As Friendster entered 2004, Abrams tapped Tim Koogle to join the board; he took a seat himself. Roger Lee, a partner at Battery Ventures, took the mutual seat, while the preferred seats went to Kleiner's John Doerr, a director at Amazon and Google, and Benchmark's Bob Kagle, the VC who discovered eBay. Abrams agreed to let Koogle run the company as interim CEO while the two men focused on building a professional management team. To fix Friendster's engineering woes, they hired Jeff Winner, who'd co-founded Collabra Software, a business collaboration tool sold to Netscape in 1995 for $108 million in stock. John Briggs, a seven-year veteran of Yahoo, was hired as VP of product management. Mary Lou Song, employee No. 3 at eBay, was charged with managing the rapidly expanding user base. The CEO job went to Scott Sassa, who had been president of NBC West Coast, overseeing hits like The West Wing. He was a well-connected entertainment executive who could credibly strike content deals with traditional media companies.
Each of the new hires came to Friendster with strong ideas about how to make the company as big as possible as fast as possible, with an eye toward a big exit for the investors. With new rivals--most notably, MySpace and Facebook--emerging, they wanted to move fast. But agreeing on a game plan turned out to be a problem. "There was this leadership battle on top that was like a war in Valhalla," says Chris Lunt, who joined Friendster in 2003 and took over as director of engineering when Winner left in late 2004. "Everybody had their own agenda." The result was a kind of corporate schizophrenia. Rather than improving the software, Friendster went on a partnership binge, resulting in a hodgepodge of incongruous and poorly integrated features: blogs (with Six Apart), video sharing (with Grouper), personalized searches (with Eurekster), VoIP (with GloPhone), and Internet radio (with Pandora).
The tenor of the board meetings quickly deteriorated, with Abrams becoming increasingly isolated from the board, which now also included Sassa. "We had an inexperienced founder and a lot of experienced and high-powered board members," says Kleiner's Siegelman. "There were too many cooks in the kitchen." Abrams, the board's chairman, hardly considered himself inexperienced and felt ignored by his five colleagues, who, he says, generally sided with Doerr. He was particularly vexed by the company's apparent obsession with partnerships. "At the board meetings they would say, 'We should do a deal with AOL," he recalls. "And I'd be like, 'Guys, the site is not working." He never got anyone's attention, and in 2005 he was stripped of his chairmanship. He stopped coming into the office regularly.

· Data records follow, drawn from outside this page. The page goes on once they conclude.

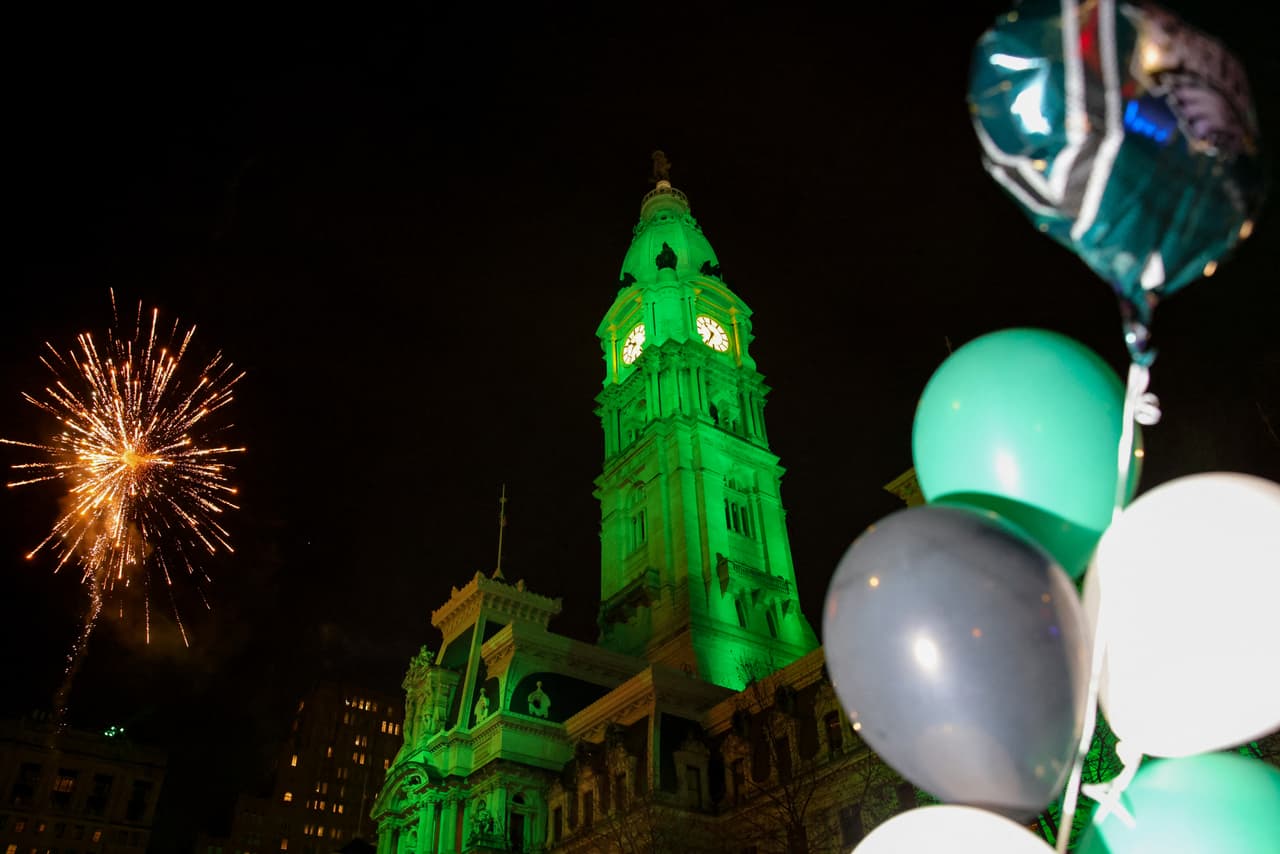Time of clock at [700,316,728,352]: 10:34
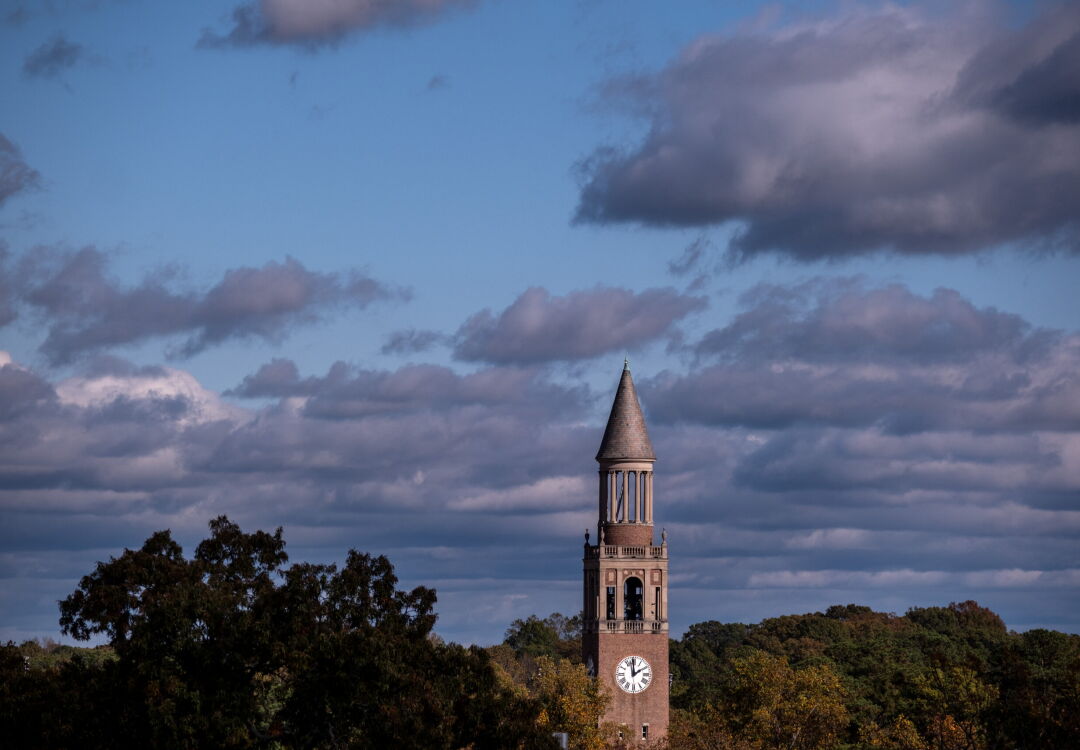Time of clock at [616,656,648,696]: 1:59
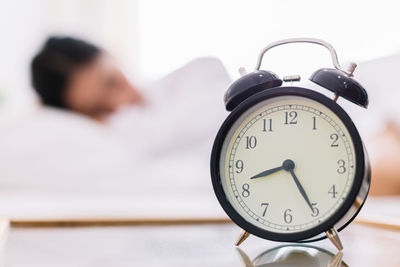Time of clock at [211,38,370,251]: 8:25
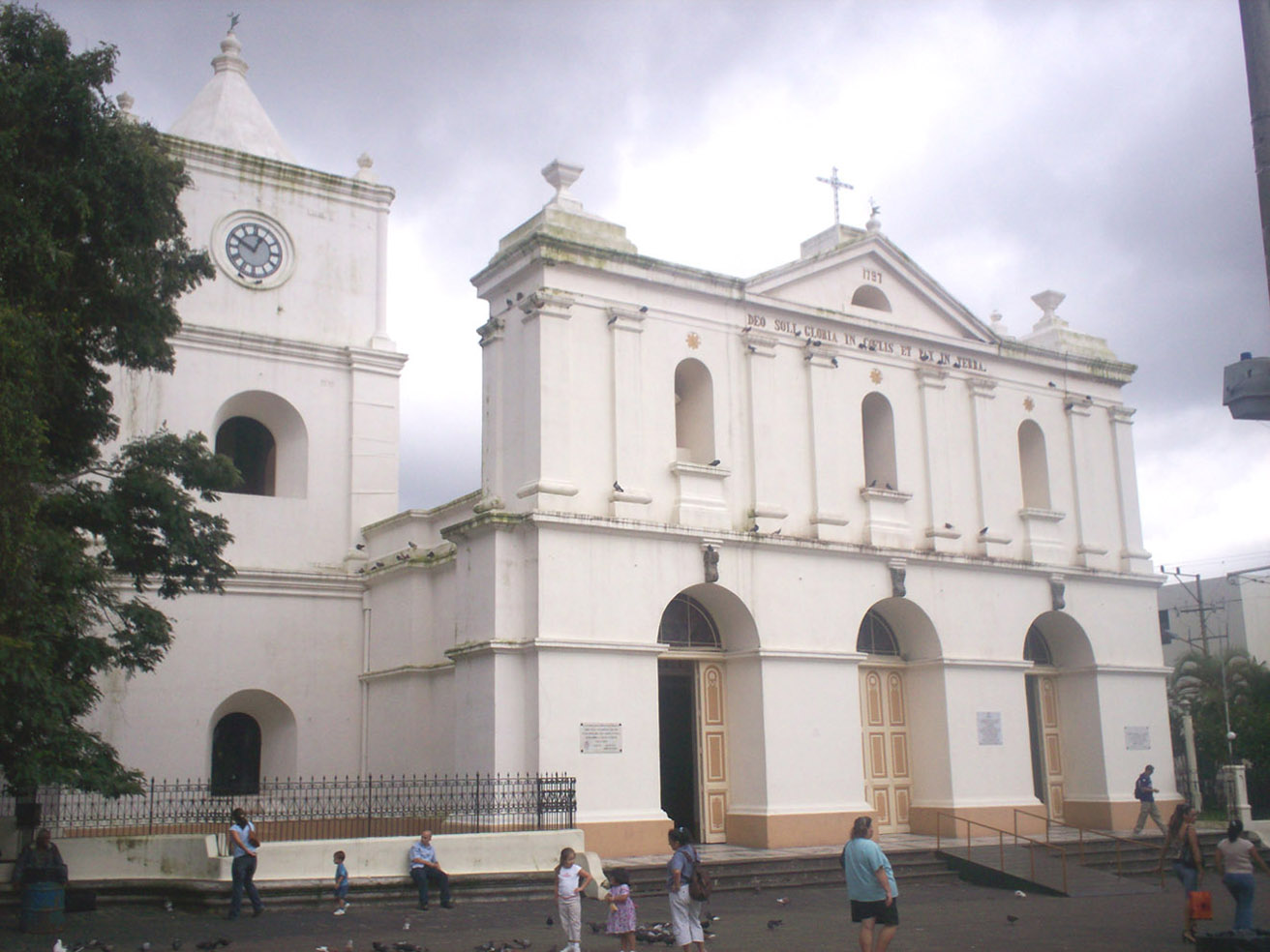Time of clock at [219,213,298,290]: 12:49
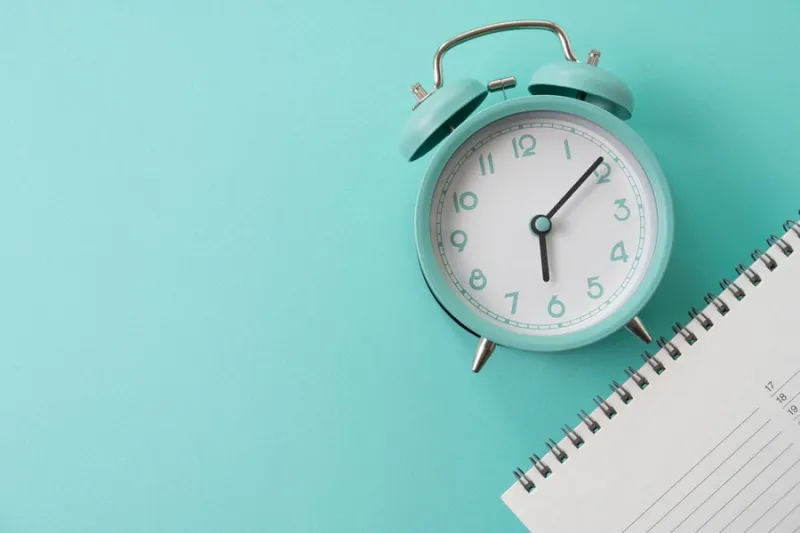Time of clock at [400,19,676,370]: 6:09
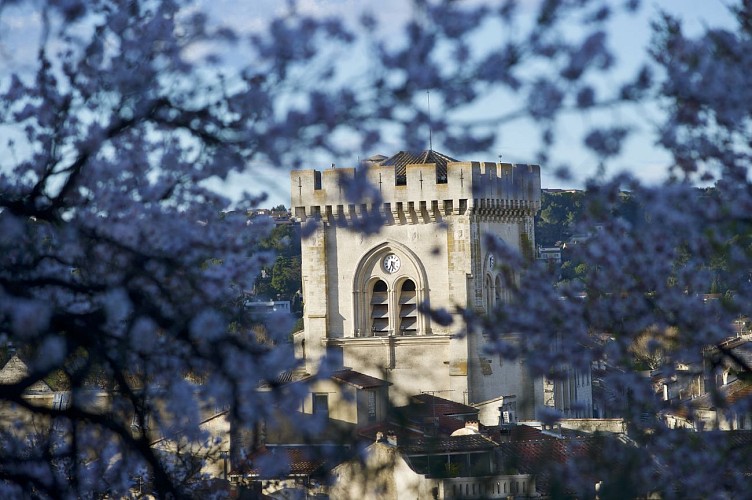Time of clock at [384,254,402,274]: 5:33
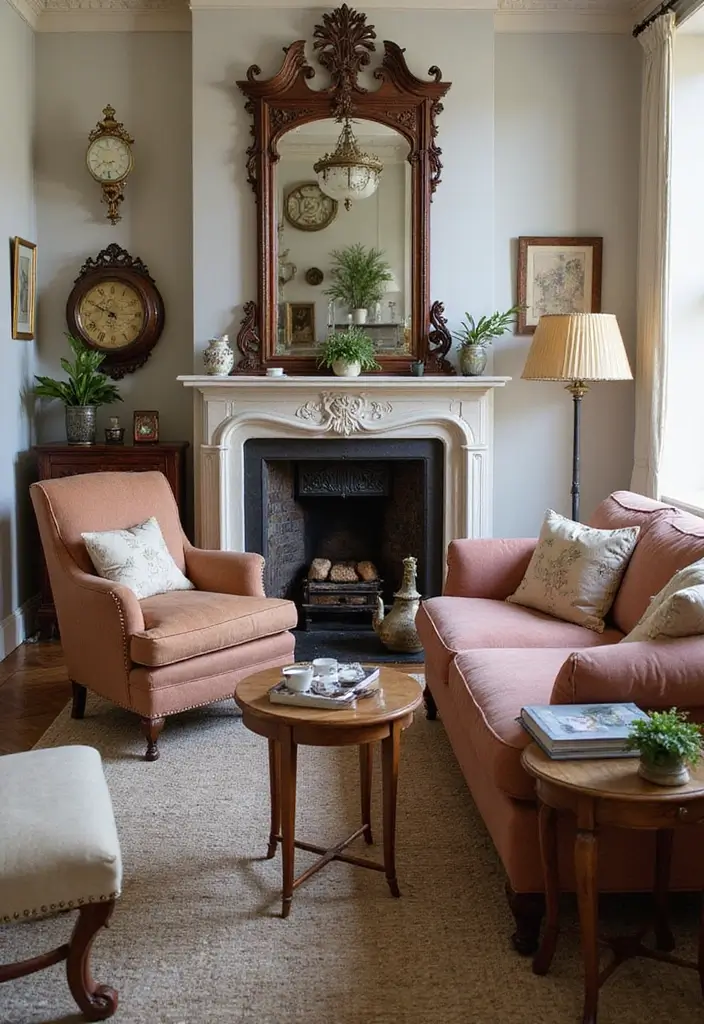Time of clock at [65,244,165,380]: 9:49
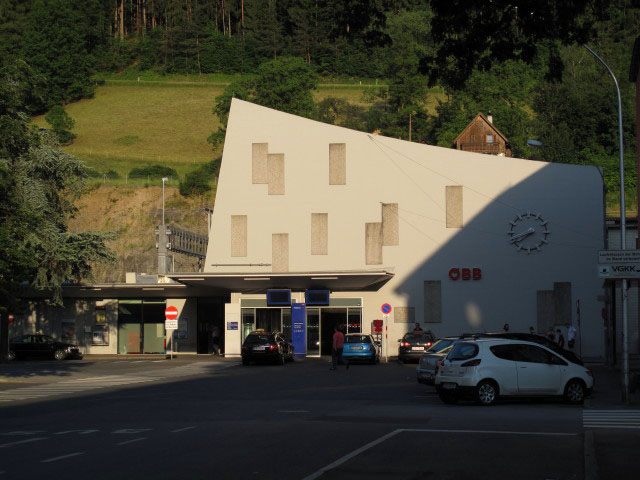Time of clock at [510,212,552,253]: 7:41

In hindsight, the decision to marginalize Abrams, an experienced engineer, probably was a bad move. Rather than address the problem of too many calculations, Sassa opted to make massive investments in hardware and software in 2004. Under Winner's leadership, a team of engineers completely rewrote Friendster's code into a different programming language and spent more than $1 million on a Hitachi (NYSE:HIT) storage area network, effectively halting business development for six months. Although Winner claims the rewrite was successful, load times continued to be a problem as late as 2006, according to Chander Sarna, Friendster's current vice president of engineering. "The ex-Friendster people are not going to like me for saying this, but there was a lack of spending discipline," Sarna says. "There were very basic problems that good code writers should have fixed to begin with."